Passage provided:
Denoising Orientation Maps edit page

Orientation maps determined by EBSD or any other technique are, as all experimental data, effected by measurement errors. Those measurement errors can be divided into systematic errors and random errors. Systematic errors mostly occur due to a bad calibration of the EBSD system and require additional knowledge to be corrected. Deviations from the true orientation due to noisy Kikuchi pattern or tolerances of the indexing algorithm can be modeled as random errors. In this section we demonstrate how random errors can be significantly reduced using denoising techniques.

Denoising orientation maps may also include filling not indexed pixels. This is explained in the section Fill Missing Data.

Instructions to follow: Continue the passage on denoising EBSD orientation maps, picking up after its final sentence.

Records shown:
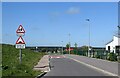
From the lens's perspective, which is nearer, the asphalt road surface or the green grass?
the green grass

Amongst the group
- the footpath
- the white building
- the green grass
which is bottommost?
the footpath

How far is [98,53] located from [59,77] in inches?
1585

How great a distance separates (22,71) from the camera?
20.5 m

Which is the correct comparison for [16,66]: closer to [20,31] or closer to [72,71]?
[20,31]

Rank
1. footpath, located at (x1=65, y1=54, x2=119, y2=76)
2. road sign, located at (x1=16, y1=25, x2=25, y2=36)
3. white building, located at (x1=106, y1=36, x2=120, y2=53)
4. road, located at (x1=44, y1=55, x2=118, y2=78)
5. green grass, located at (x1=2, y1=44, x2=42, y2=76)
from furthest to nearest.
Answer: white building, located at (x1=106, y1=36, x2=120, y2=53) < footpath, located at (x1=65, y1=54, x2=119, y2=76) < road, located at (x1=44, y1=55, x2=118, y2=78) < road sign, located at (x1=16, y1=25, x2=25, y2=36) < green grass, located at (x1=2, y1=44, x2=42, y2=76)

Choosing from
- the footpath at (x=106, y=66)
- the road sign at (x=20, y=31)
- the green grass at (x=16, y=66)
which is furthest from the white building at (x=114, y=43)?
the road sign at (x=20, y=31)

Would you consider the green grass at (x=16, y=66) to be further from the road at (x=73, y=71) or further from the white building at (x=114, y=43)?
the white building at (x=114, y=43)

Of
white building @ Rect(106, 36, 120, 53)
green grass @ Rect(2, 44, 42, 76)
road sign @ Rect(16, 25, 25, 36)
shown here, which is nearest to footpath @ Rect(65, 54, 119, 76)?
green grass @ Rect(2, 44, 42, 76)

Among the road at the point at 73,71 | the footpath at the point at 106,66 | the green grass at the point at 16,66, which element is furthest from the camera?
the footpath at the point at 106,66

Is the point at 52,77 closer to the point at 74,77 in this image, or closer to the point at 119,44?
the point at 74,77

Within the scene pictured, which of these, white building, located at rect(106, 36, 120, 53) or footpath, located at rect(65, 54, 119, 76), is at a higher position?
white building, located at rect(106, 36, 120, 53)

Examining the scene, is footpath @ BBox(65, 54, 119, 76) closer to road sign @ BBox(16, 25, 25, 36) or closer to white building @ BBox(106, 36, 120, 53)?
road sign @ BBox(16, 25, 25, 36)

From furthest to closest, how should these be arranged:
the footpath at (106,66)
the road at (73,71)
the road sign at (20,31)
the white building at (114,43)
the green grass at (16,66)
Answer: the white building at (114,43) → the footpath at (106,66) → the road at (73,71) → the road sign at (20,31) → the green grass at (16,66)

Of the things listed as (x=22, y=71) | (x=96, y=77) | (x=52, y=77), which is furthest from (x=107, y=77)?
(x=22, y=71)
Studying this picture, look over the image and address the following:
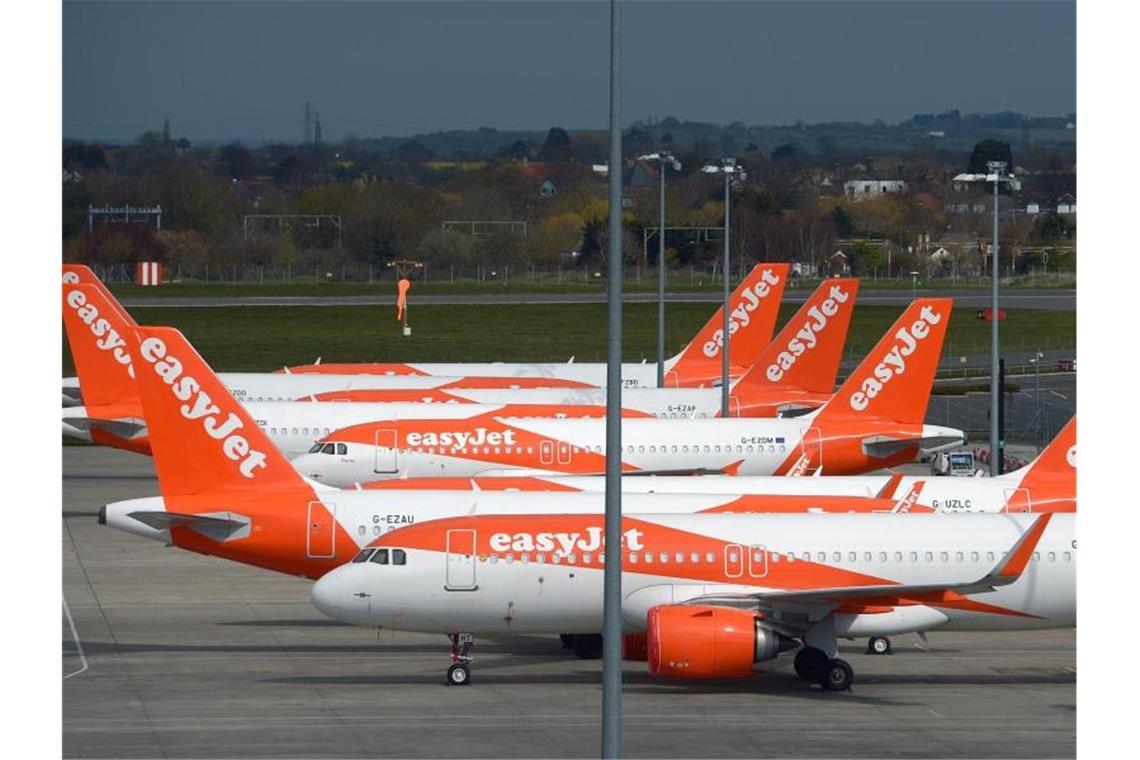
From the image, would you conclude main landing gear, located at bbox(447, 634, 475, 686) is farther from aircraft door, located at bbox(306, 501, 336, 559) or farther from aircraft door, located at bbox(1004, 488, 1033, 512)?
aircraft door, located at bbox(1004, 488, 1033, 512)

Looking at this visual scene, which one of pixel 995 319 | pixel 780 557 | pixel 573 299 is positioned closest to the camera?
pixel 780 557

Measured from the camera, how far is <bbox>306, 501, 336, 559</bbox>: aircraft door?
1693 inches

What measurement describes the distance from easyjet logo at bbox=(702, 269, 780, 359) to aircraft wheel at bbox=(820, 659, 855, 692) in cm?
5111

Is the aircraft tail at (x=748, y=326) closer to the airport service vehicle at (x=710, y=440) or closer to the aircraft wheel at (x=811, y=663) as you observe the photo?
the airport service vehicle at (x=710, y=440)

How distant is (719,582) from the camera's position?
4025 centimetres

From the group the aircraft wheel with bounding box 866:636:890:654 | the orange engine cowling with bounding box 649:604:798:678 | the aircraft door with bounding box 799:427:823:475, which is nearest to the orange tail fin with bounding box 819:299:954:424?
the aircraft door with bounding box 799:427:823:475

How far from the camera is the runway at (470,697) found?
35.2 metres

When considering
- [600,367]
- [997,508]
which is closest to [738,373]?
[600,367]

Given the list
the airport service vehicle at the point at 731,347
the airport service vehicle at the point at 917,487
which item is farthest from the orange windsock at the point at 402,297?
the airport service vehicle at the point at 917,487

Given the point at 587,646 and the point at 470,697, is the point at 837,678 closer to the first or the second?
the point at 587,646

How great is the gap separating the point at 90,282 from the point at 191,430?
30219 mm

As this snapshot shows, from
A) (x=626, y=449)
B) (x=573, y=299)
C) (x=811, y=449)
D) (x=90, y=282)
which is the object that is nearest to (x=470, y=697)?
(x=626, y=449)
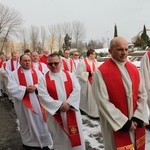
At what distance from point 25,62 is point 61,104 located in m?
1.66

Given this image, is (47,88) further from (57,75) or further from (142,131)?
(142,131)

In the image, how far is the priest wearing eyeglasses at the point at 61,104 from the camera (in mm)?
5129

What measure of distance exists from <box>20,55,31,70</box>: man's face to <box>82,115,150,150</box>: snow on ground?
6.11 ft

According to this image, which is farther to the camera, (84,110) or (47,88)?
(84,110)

--

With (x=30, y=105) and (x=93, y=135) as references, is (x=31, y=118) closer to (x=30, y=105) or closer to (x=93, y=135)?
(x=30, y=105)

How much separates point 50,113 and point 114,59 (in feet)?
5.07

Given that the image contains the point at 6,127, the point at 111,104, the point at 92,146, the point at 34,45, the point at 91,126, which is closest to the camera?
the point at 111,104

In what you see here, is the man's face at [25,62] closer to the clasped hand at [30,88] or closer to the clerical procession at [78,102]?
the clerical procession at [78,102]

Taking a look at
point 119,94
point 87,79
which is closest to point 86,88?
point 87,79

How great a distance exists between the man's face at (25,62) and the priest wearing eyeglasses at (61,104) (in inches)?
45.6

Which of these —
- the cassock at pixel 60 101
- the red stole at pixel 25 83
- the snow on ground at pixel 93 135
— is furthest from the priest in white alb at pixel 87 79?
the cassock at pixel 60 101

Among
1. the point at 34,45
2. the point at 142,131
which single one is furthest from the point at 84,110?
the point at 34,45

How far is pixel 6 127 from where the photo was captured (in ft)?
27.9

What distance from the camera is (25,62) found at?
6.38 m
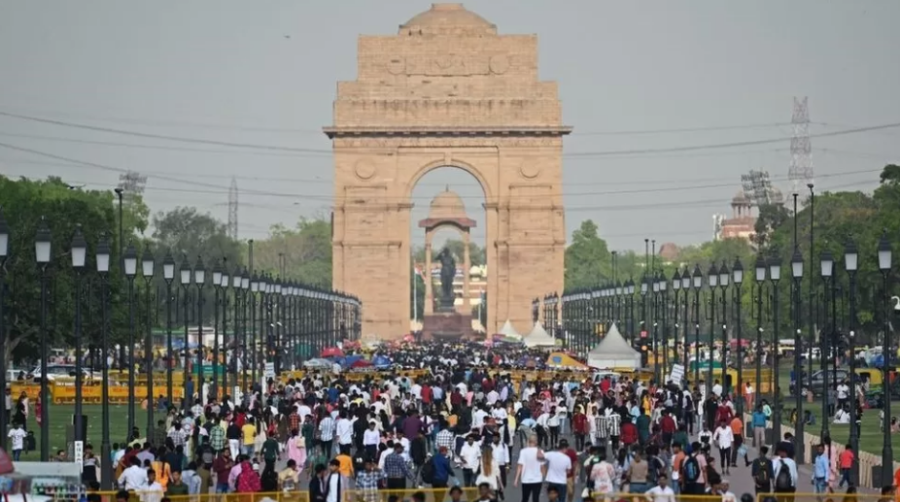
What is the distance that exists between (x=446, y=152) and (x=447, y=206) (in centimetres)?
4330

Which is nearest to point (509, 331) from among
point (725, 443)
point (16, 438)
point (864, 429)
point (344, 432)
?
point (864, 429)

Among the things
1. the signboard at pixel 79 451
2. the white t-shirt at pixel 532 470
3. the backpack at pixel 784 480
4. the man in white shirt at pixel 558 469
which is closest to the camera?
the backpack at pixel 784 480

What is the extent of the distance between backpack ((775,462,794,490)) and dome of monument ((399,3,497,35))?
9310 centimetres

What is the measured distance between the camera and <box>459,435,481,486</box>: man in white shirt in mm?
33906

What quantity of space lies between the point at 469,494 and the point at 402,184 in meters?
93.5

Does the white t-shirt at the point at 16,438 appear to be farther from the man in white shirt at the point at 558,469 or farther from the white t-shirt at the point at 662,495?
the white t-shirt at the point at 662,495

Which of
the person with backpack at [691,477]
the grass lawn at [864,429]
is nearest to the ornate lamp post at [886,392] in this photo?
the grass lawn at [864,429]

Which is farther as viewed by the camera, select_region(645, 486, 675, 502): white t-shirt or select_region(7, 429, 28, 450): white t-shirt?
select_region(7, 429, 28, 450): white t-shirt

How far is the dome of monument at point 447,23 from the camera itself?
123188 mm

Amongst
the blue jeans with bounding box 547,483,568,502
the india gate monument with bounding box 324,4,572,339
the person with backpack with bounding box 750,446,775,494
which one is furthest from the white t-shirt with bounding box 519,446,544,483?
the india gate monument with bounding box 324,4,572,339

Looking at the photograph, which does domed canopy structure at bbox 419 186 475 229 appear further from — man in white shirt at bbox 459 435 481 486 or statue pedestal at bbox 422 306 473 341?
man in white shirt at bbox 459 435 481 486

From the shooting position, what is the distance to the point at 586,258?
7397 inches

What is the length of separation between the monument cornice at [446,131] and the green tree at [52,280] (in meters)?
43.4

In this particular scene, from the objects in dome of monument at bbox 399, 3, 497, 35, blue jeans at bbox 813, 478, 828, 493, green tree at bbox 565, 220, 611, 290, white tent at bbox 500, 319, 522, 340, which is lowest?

Final result:
We shall demonstrate the denoising capabilities of MTEX at the hand of an orientation map of deformed Magnesium.

% import the data
mtexdata twins

% consider only indexed data
ebsd = ebsd('indexed');

% reconstruct the grain structure
[grains,ebsd.grainId,ebsd.mis2mean] = calcGrains(ebsd,'angle',10*degree);

% remove some very small grains
ebsd(grains(grains.grainSize<5)) = [];

% redo grain segmentation
[grains,ebsd.grainId] = calcGrains(ebsd,'angle',10*degree);

% smooth grain boundaries
grains = smooth(grains,5);

% plot the orientation map
ipfKey = ipfColorKey(ebsd.CS.properGroup);
plot(ebsd,ipfKey.orientation2color(ebsd.orientations))

% and on top the grain boundaries
hold on
plot(grains.boundary,'linewidth',2)
hold off
ebsd = EBSD
 
 Phase  Orientations     Mineral         Color  Symmetry  Crystal reference frame
     0     46 (0.2%)  notIndexed                                                 
     1  22833 (100%)   Magnesium  LightSkyBlue     6/mmm       X||a*, Y||b, Z||c*
 
 Properties: bands, bc, bs, error, mad
 Scan unit : um
 X x Y x Z : [0 50] x [0 41] x [0 0]
 Normal vector: (0,0,1)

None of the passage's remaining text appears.